Allyship, Pride and staying the duration

Last week my daughter, just a few months from her 18th birthday, came home upset and angry. She said she was sick to death of casual homophobia and sexism every single day of her life. I felt quite helpless to make things better.

It made me think of Pride this year, and this move away from the sense of celebration we’ve seen over the last few years where brands have been keen to jump in. However, when the rubber hits the road and LGBTQ+ people need true allyship, that support is diluted at best, or disappears completely – I’m thinking of the FA and England’s men’s football team’s lack of allyship at the World Cup in 2022 or the work Anheuser-Busch is doing to claw back conservative sales after its partnership with trans influencer Dylan Mulvaney.

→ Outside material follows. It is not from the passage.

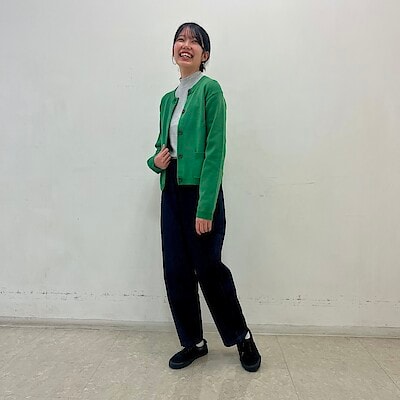 【本厚木ミロード】身長160㎝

The backdrop of this year’s Pride month is the erosion of LGBTQ+ rights worldwide, despite decades of progress, which prompted this response from the UN last summer. Combine this with more far-right terminology being legitimized in mainstream media, the result is in everyday discourse, people are more emboldened and feel justified to use subtle language that is just as insidious and dangerous for what is an already marginalised group.

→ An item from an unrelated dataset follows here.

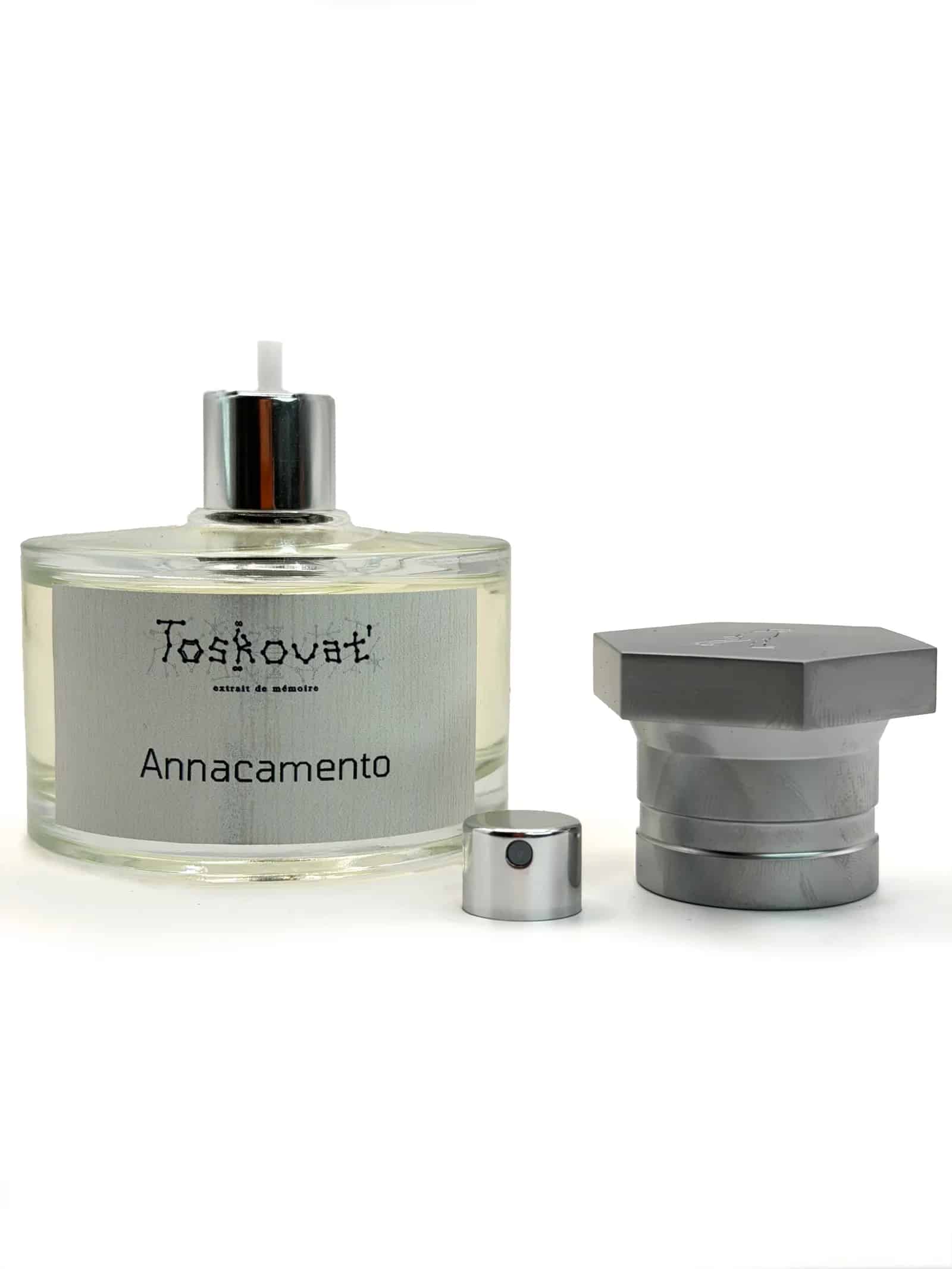 Парфум Toskovat’ Annacamento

It’s no surprise then that Pride feels like it has gone back to its original roots this year with a more activist, more protest-fuelled spirit.

The LGBTQ+ community needs more support and more tangible, active allyship than ever, and the real work starts when the going gets tough, not just when it’s a celebration of culture (which of course is a lot of fun too).

Artist Mary Lovelace O’Neal said “Racism is like rain, either it’s raining or it’s gathering somewhere.” I think there are parallels here for the LGBTQ+ community and it’s at these times that we all need to stand up, call out homophobia, transphobia and biphobia every time and stand behind our friends, colleagues and loved ones, not just during the month of June but all year round.